Deep Packet Inspection Set To Return
siliconbits passes along this quote from a Wall Street Journal report:
"'... two US companies, Kindsight Inc. and Phorm Inc., are pitching deep packet inspection services as a way for Internet service providers to claim a share of the lucrative online ad market. Kindsight and Phorm say they protect people's privacy with steps that include obtaining their consent. They also say they don't use the full power of the technology, and refrain from reading email and analyzing sensitive online activities. Use of deep packet inspection this way would nonetheless give advertisers the ability to show ads to people based on extremely detailed profiles of their Internet activity. To persuade Internet users to opt in to be profiled, Kindsight will offer a free security service, while Phorm promises to provide customized web content such as news articles tailored to users' interests. Both would share ad revenue with the ISPs. Kindsight says its technology is sensitive enough to detect whether a particular person is online for work, or for fun, and can target ads accordingly."
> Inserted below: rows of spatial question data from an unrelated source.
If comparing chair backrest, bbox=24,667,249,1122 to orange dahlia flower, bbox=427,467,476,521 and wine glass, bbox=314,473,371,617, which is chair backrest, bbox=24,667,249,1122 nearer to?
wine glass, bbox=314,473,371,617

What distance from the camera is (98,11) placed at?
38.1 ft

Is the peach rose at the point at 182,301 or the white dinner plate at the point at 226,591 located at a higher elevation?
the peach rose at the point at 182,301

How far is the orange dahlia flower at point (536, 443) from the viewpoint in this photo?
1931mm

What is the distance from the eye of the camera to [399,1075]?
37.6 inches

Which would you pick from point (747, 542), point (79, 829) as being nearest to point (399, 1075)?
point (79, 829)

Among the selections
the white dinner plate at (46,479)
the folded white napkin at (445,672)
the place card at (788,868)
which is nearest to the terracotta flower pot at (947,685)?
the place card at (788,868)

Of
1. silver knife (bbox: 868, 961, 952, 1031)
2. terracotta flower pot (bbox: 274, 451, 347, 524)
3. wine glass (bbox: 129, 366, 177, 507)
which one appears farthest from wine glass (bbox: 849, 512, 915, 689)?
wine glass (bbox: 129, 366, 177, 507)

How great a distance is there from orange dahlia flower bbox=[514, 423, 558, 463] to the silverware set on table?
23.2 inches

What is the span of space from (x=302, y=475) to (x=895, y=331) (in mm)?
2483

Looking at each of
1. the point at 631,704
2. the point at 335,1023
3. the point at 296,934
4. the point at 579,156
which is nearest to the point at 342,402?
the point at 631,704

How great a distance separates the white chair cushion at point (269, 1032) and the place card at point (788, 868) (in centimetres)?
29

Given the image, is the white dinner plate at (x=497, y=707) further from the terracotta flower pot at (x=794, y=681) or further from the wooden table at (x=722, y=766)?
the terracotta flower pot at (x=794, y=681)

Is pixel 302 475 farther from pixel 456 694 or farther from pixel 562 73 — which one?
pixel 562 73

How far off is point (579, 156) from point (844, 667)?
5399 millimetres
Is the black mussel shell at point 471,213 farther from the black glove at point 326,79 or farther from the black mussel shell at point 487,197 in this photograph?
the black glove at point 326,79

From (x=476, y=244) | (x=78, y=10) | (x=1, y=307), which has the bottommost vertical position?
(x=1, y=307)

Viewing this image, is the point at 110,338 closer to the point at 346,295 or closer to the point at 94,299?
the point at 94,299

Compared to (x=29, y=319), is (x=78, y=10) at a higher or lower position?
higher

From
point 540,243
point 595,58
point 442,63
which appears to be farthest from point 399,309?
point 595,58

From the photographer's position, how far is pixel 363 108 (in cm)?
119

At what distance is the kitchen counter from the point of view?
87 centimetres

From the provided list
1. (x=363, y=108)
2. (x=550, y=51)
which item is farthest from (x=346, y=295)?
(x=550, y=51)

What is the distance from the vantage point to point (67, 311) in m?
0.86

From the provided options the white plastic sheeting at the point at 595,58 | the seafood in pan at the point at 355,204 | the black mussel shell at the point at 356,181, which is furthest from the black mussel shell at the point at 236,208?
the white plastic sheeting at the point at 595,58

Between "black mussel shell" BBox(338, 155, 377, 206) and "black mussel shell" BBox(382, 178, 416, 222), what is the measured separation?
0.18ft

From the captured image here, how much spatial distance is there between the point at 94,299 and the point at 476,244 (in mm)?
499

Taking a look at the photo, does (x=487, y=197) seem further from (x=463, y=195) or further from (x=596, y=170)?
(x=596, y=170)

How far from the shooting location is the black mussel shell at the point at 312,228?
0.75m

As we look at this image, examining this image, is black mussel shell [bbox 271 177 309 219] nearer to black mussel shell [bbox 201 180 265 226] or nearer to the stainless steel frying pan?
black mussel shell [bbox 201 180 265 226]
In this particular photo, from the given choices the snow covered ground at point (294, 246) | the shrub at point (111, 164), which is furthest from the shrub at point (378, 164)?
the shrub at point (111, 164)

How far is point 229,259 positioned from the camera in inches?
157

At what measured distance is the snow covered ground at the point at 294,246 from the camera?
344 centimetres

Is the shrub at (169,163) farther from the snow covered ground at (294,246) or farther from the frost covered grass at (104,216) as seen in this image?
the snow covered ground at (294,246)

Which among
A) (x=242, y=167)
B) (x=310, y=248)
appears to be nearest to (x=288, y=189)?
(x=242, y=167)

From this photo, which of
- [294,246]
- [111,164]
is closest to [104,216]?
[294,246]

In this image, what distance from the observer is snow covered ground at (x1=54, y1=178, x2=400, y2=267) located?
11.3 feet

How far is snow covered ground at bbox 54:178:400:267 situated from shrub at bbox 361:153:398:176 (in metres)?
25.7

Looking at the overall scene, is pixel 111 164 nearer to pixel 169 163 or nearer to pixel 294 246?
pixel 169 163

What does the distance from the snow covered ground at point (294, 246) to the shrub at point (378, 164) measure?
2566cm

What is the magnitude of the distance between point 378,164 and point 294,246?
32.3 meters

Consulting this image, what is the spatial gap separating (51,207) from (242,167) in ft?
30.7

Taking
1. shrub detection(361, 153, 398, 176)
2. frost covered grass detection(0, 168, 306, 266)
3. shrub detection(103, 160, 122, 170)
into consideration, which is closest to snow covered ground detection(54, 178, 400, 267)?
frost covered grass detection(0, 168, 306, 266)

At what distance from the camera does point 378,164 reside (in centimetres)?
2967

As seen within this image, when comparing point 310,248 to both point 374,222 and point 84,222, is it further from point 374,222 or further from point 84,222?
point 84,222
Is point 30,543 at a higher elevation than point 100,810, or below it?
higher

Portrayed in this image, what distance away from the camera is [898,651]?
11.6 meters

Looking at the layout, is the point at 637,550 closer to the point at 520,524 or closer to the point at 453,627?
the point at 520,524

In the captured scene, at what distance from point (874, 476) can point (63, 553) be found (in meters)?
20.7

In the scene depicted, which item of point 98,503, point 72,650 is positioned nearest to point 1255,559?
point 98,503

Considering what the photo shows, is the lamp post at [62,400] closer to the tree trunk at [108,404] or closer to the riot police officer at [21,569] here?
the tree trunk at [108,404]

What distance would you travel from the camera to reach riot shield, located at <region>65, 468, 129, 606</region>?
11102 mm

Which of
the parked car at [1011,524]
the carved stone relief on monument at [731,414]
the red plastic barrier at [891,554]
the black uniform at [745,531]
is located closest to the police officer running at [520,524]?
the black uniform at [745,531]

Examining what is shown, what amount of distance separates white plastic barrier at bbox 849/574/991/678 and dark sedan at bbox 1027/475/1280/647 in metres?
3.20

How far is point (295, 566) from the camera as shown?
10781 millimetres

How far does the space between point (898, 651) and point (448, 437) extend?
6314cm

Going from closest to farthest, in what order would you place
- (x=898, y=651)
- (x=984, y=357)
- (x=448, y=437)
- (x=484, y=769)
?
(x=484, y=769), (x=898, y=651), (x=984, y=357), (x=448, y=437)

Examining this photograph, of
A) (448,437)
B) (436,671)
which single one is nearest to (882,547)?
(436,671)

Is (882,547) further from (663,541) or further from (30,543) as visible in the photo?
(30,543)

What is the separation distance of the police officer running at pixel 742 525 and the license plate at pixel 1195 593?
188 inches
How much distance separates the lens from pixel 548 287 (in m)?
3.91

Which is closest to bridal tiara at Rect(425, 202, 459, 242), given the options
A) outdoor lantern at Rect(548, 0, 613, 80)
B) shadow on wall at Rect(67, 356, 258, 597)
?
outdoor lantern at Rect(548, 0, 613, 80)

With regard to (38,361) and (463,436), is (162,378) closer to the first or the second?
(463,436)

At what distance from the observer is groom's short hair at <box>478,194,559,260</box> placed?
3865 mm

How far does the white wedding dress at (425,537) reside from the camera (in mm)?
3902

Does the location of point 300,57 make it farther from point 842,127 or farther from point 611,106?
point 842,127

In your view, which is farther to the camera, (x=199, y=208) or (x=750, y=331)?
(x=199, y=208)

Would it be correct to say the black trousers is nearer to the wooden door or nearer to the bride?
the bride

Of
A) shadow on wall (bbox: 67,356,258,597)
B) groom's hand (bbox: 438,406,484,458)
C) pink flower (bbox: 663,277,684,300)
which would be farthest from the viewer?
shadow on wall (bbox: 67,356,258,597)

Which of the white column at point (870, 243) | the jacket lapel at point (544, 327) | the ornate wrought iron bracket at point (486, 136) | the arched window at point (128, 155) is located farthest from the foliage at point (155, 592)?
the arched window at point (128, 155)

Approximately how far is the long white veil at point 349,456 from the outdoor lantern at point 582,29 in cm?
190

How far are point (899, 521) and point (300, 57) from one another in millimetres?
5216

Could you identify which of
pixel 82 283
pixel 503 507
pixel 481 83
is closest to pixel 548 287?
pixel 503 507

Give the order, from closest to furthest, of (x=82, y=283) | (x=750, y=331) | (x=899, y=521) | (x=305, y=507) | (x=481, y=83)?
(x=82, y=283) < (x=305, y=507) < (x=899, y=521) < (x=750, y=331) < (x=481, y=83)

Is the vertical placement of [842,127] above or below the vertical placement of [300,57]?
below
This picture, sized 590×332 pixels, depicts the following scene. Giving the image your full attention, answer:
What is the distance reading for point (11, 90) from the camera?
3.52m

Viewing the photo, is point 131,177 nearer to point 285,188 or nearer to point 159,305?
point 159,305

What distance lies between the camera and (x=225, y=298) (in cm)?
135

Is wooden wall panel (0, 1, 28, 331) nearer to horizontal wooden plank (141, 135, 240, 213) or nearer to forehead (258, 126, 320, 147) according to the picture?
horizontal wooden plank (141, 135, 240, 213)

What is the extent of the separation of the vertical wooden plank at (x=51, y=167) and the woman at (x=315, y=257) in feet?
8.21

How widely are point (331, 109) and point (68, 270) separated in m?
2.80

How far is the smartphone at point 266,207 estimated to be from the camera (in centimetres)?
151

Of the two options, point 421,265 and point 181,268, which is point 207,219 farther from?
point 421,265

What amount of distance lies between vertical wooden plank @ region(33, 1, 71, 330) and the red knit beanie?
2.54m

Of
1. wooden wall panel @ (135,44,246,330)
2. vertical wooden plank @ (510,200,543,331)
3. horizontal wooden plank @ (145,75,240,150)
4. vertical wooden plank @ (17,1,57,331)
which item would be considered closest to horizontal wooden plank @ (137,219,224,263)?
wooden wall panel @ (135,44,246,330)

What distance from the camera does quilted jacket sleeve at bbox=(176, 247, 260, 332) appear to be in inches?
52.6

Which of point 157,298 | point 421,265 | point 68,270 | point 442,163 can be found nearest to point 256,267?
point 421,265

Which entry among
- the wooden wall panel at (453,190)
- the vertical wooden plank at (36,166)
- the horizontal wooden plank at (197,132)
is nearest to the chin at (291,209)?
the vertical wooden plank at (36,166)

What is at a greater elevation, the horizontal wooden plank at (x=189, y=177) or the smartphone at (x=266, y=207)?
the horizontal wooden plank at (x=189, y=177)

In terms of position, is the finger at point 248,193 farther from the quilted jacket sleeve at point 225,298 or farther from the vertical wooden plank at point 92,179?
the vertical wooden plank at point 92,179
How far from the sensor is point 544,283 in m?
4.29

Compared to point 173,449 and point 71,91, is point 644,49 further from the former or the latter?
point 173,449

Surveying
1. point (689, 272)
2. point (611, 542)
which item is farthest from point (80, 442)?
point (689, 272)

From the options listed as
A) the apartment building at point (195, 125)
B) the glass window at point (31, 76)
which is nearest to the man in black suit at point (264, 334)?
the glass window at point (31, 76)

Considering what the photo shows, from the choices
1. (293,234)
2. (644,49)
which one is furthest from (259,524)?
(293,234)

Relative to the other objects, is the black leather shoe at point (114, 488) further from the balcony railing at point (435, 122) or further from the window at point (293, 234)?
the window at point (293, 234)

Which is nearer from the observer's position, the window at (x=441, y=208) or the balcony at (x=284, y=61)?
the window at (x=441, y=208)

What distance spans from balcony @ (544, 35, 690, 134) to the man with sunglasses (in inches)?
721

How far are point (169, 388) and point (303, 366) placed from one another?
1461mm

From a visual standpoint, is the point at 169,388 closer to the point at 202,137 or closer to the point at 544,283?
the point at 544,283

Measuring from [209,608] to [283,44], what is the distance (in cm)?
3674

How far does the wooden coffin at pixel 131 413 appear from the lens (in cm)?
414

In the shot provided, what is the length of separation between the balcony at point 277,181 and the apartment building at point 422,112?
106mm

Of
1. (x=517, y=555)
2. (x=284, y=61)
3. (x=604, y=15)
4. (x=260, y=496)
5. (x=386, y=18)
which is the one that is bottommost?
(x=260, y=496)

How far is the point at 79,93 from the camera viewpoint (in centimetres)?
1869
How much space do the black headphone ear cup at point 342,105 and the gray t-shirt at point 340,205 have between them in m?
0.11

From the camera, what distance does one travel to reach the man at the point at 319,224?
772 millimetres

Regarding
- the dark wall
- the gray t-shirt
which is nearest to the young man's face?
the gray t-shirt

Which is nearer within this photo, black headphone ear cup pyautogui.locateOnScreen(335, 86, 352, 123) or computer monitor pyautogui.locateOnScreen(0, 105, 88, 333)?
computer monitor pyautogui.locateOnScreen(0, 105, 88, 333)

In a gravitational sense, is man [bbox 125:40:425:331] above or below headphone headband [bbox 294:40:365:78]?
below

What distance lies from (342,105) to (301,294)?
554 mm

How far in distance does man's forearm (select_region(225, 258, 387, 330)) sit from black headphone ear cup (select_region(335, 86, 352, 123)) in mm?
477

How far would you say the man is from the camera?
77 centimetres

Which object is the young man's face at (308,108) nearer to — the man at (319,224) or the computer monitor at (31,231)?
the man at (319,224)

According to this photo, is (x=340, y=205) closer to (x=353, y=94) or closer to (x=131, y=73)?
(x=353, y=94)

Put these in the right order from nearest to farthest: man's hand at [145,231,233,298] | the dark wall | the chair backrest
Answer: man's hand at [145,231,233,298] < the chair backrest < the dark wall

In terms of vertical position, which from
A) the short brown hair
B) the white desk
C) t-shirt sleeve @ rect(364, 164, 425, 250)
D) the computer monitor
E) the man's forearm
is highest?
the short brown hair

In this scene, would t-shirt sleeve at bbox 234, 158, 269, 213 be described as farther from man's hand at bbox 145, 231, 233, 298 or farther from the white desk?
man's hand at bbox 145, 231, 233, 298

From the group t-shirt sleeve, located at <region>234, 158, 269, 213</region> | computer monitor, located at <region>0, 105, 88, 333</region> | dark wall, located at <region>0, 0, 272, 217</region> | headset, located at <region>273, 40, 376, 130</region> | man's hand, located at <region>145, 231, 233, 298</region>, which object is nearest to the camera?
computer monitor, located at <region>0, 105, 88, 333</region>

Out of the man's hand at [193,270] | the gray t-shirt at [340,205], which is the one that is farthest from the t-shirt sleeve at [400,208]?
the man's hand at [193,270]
More like the identity theft market....
Deep Packet Inspection Set To Return
I didn't know Deep Packet Inspection ever went away. Did I miss something?
I'm happy to hear you won't read the mails. I take your word for this, ISP's, because you're trustworthy!
Thanks for giving me your word, and only reading other parts of my surfing habits!
Beware: In C++, your friends can see your privates!
And then consider it mine to do with as I please. If people thought of internet access like a rented apartment, they would recognize ISPs seeking revenue on the other end for the double dipping and theft for what it was. It would be like a landlord using your rented place as his storage area and requiring toll for any visitors.
Stop trying to make a 50 cents per user with everything else and be happy with my $20-50 per month. I stop frequenting other businesses that stop treating me less like a customer in my own right and more like a revenue stream to be exploited and maximized at all costs.
I know some people put up with this (buying the cheapest computers that have all manor or shitware on them) but I stopped that game long ago. Not worth my time.
I also drop any so-called friends that try to make me their lower step in any mlm scheme. It's all the same thinking and I want none of that.
Err, didn't they try this before and users hated it and it's invasion of privacy so much that it nearly caused a court case? What's changed to make it different this time? Oh look, nothing, they're just hoping everyone's forgotten already...
Just like the "national do not call list" we need a "National do not advertise list" .
As much as I think Phorm, Nebuad, and their ilk are worse-than-worthless subhumans who are only alive because it is illegal to kill them, burn their corporate offices to the ground, and erase every last miserable trace of their existence, they might actually have an unintended positive impact.
At present, most sites the public interacts with(outside of the very moment of a credit card transaction or banking login) tend to skip SSL, even when that is a terrible idea. Social networks, email, loads of other not-directly-financial-but-really-shouldn't-be-unencrypted stuff goes flying over the wire, in the clear, because the providers don't want the computational overhead of SSL. Even when they have the capability, it is rarely the default, and people who go to http://foo.whatever/ typically aren't kicked over to https://foo.whatever./
However, most of those sites depend on advertising and user profiling(either third party, as in the case of sites that run adsense or equivalent, first party, as with Gmail, or as a proprietary advantage, as with Amazon's customer recommendation engine). The advertisers will be, to put it in the mildest possible terms Unbelievably Fucking Ripshit when they hear that ISPs and their spook cronies will be horning in on their action. Not Happy. Very, Very, Not Happy. And if you think that they were not happy at that, just wait until the DPI crew starts injecting 3rd party ads and things into pages. Using your DPI evil to, say, inject 3rd party recommended products right into Amazon or any other online retailer's website would be eminently doable, technologically. That will really piss them off. Lawyers will be deployed, faces will turn purple. Shoes will be banged upon boardroom tables, Khrushchev style.
Since, as stated above, strangling their executives with the entrails of their own children isn't generally legal, they'll have to do something else. Specifically, pull their cheap heads out of their tightwad asses and start using SSL more seriously. Since your ISP is the ultimate man-in-the-middle, they won't be able to stop them from seeing where you are going; but they will be able to stop them, dead, from monkeying with, or even reading in any useful way, your traffic.
Ideally, Phorm and friends will do more than the EFF has, probably by a substantial margin, to drive mainstream SSL adoption, and then suffer a series of crippling workplace spree-killings.
...a good reason to encrypt everything by default.
Your Honor, my client was irreparably harmed by a Comcast customer's emails and web traffic, which they now have the technical abiltiy to monitor and are in fact doing so on a regular basis to their financial advantage. Comcast's failure to use this technology to stop the harm done to my client is the basis for our claim of one bazillion dollars in damages.
If Slashdot were chemistry it would look like this:Cadaverine
Everyone needs to get off their asses and enable https.